PL SC 486
(HIST 489, ASIA 489)
International Culture in East Asia (3) Study of the role of culture in East Asian regional and East-West international relations.
PL SC 486 (ASIA 489/HIST 489) International Culture in East Asia (3)
(BA) This course meets the Bachelor of Arts degree requirements.
This course will examine the place of culture in international history through a comparative look at the role of cultural circulation and exchange in relations among China, Korea, and Japan (and between East Asia and the West) from the propagation of Buddhism in the first century A.D. to present-day circulation of popular music, movies, and comics. We will explore the international politics of culture and the politics of international culture, considering questions of what constitutes culture, whether it is ever entirely separate from politics, and how that separation has evolved over time. These larger themes of the course will be tackled by following the historical movement of concrete objects and people throughout the region. This is a course in international history; historical events, problems, and issues will be at the center of our weekly discussions. But it also seeks to explore aspects of international relations.
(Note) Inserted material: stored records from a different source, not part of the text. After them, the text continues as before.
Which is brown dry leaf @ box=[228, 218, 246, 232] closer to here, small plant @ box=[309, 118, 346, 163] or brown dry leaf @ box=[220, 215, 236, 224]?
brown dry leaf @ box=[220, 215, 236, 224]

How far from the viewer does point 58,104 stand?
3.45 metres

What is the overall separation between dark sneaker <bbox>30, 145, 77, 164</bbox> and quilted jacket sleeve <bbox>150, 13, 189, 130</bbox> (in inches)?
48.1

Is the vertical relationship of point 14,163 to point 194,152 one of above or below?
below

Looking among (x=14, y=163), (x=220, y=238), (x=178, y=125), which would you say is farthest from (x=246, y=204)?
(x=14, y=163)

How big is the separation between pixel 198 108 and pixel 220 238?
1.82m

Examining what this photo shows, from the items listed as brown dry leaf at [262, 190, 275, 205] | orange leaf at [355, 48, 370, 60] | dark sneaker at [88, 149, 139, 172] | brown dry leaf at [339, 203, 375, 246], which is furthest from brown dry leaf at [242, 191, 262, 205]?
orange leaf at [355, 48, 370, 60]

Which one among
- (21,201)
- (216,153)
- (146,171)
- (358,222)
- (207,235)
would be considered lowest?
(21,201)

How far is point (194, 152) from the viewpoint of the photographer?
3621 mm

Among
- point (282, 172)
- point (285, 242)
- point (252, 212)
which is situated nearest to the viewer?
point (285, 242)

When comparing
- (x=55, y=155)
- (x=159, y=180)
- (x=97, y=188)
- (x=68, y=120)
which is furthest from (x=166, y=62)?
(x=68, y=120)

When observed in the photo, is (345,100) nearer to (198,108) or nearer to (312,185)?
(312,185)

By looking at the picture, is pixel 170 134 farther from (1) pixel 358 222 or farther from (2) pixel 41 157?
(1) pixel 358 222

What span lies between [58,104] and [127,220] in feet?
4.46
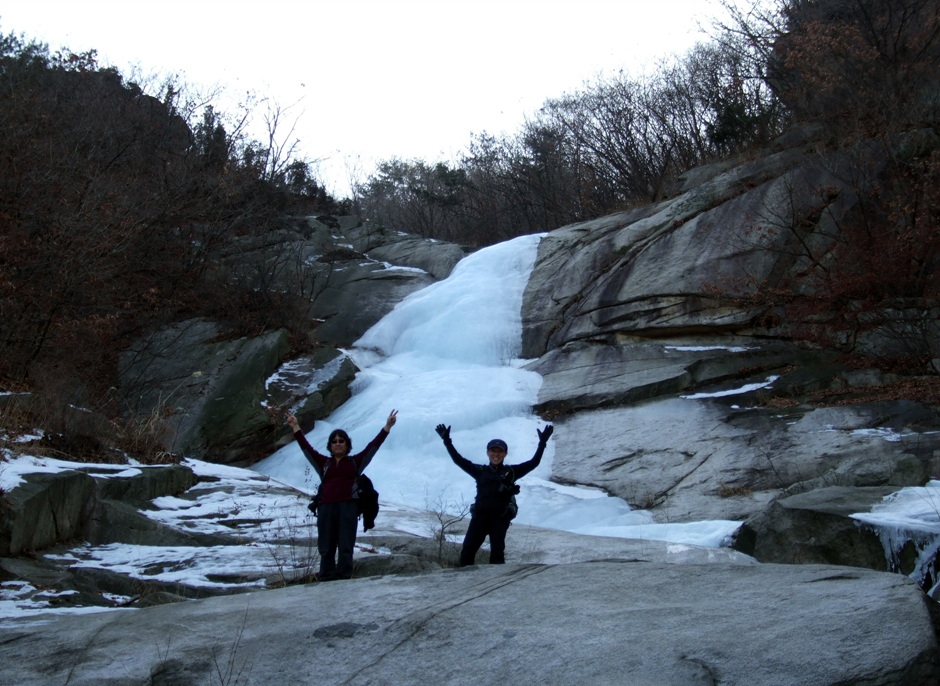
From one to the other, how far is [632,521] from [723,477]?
4.53 feet

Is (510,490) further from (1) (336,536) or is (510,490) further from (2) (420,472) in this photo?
(2) (420,472)

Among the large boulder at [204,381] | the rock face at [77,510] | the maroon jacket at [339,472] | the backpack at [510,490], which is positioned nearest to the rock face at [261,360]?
the large boulder at [204,381]

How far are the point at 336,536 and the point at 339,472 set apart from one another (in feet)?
1.57

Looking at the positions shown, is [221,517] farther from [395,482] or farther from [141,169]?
[141,169]

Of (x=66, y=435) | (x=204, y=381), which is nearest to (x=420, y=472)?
(x=66, y=435)

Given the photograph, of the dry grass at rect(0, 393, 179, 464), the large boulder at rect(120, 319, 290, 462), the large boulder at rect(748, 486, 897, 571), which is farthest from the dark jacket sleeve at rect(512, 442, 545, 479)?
the large boulder at rect(120, 319, 290, 462)

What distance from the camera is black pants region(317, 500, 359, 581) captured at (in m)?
5.73

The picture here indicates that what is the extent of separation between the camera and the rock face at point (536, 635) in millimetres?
3154

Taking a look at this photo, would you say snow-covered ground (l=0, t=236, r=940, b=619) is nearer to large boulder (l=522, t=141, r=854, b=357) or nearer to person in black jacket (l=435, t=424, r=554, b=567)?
person in black jacket (l=435, t=424, r=554, b=567)

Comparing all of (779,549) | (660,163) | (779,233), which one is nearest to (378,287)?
(660,163)

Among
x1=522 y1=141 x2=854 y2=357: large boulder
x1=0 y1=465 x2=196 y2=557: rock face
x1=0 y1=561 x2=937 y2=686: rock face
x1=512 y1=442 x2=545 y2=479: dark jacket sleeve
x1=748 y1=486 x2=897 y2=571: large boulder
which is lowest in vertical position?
x1=748 y1=486 x2=897 y2=571: large boulder

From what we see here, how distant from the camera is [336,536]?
5.87 meters

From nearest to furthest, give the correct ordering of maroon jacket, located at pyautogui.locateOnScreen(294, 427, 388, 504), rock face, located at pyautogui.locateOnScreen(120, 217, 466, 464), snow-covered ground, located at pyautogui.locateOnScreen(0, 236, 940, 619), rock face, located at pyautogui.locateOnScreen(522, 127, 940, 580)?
maroon jacket, located at pyautogui.locateOnScreen(294, 427, 388, 504) < snow-covered ground, located at pyautogui.locateOnScreen(0, 236, 940, 619) < rock face, located at pyautogui.locateOnScreen(522, 127, 940, 580) < rock face, located at pyautogui.locateOnScreen(120, 217, 466, 464)

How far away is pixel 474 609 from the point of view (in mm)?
4086
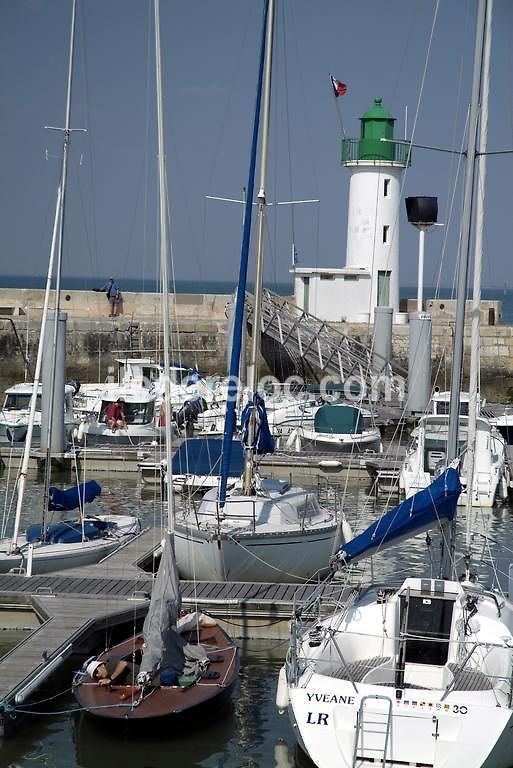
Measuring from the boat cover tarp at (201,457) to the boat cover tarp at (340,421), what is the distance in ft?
17.7

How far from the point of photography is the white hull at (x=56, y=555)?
15805 mm

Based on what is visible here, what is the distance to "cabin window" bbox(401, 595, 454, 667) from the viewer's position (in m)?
11.4

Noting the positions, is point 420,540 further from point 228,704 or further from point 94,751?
point 94,751

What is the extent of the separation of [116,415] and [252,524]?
12441mm

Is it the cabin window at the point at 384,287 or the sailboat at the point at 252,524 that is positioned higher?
the cabin window at the point at 384,287

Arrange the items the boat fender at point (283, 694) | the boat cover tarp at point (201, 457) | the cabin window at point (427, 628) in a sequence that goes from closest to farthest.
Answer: the boat fender at point (283, 694) → the cabin window at point (427, 628) → the boat cover tarp at point (201, 457)

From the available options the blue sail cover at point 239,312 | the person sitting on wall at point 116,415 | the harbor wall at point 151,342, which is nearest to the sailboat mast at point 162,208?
the blue sail cover at point 239,312

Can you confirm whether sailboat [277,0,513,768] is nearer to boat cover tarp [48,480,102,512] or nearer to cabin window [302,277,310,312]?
boat cover tarp [48,480,102,512]

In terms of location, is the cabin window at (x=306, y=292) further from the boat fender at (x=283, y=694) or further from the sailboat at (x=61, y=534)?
the boat fender at (x=283, y=694)

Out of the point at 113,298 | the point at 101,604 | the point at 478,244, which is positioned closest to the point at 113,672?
the point at 101,604

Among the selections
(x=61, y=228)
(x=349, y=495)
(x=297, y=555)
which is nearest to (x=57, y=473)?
(x=349, y=495)

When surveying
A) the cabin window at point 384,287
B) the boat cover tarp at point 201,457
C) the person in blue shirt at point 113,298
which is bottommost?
the boat cover tarp at point 201,457

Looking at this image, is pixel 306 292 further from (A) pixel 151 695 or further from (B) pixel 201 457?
(A) pixel 151 695

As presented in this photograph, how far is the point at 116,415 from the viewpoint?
91.3 ft
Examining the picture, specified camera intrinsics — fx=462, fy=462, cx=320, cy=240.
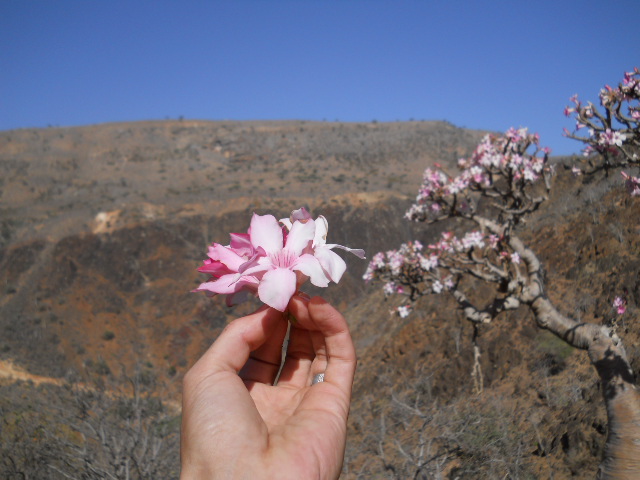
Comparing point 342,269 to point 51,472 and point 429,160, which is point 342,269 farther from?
point 429,160

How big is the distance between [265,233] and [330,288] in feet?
84.4

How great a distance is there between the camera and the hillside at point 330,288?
6.56m

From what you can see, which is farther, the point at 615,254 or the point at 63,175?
the point at 63,175

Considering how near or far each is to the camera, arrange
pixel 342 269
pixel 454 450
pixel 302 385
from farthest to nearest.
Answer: pixel 454 450
pixel 302 385
pixel 342 269

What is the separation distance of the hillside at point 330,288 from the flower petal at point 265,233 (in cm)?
362

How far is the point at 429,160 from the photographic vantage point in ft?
155

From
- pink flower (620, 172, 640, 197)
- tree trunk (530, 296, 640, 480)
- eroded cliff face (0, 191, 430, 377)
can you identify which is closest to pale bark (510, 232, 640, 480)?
tree trunk (530, 296, 640, 480)

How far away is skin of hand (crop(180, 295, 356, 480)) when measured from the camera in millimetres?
1374

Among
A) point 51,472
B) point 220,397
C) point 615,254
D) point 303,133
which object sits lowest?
point 51,472

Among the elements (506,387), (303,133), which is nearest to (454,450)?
(506,387)

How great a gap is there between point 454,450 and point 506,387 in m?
5.58

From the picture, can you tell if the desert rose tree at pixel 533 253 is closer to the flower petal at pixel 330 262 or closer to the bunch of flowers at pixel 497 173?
the bunch of flowers at pixel 497 173

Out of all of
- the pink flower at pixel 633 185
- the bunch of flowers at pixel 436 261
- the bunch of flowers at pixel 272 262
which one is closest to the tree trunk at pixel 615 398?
the pink flower at pixel 633 185

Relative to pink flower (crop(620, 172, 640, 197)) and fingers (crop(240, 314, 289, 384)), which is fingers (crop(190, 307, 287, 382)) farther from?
pink flower (crop(620, 172, 640, 197))
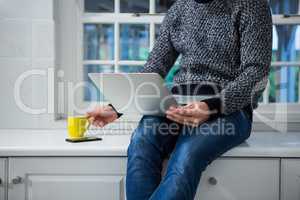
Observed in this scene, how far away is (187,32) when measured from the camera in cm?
188

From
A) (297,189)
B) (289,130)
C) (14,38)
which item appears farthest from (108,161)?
(289,130)

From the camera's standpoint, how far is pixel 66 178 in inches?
68.7

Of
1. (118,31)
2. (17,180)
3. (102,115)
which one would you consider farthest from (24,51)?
(17,180)

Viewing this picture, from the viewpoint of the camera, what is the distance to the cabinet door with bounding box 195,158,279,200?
5.58 ft

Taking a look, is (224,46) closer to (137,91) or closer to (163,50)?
(163,50)

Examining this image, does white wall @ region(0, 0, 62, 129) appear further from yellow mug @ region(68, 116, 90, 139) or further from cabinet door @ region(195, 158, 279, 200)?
cabinet door @ region(195, 158, 279, 200)

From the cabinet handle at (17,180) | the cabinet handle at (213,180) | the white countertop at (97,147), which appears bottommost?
the cabinet handle at (17,180)

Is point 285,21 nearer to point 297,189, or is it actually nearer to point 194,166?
point 297,189

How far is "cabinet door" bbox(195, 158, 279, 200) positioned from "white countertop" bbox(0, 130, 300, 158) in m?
0.04

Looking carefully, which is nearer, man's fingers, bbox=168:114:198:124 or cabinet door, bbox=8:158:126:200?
man's fingers, bbox=168:114:198:124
This course is intended to examine the role of cultural exchange in international relations. The goals of the class are not only to gain an understanding of the uses and impact of culture in international relations, but also to develop the skill of building such an understanding through primary and secondary sources, both written and visual. Students in this class will take on the role of historian themselves, thinking critically about assigned texts and making their own interpretations of their meanings. Through readings, discussions, presentations, and the final project, students will enhance their ability to think critically and to express their ideas clearly in both speech and writing.
Class work includes some lecture but emphasizes guided discussions, group work, writing exercises, and some student presentations. This participatory approach is intended to deepen student’s appreciation of the assigned readings, to help them understand value systems that may differ from those predominant in western cultures, and to assist students in developing both analytic and expressive abilities. Evaluation will emphasize student performance on a day-to-day basis and as expressed in a final research project. A possible break down would be as follows:
This course is designed to respond to strong student interest in East Asian international history. This course will complement and extend popular survey and upper-level courses such as HIST 172/174/175/480/481/483/484/485/486.
Note : Class size, frequency of offering, and evaluation methods will vary by location and instructor. For these details check the specific course syllabus.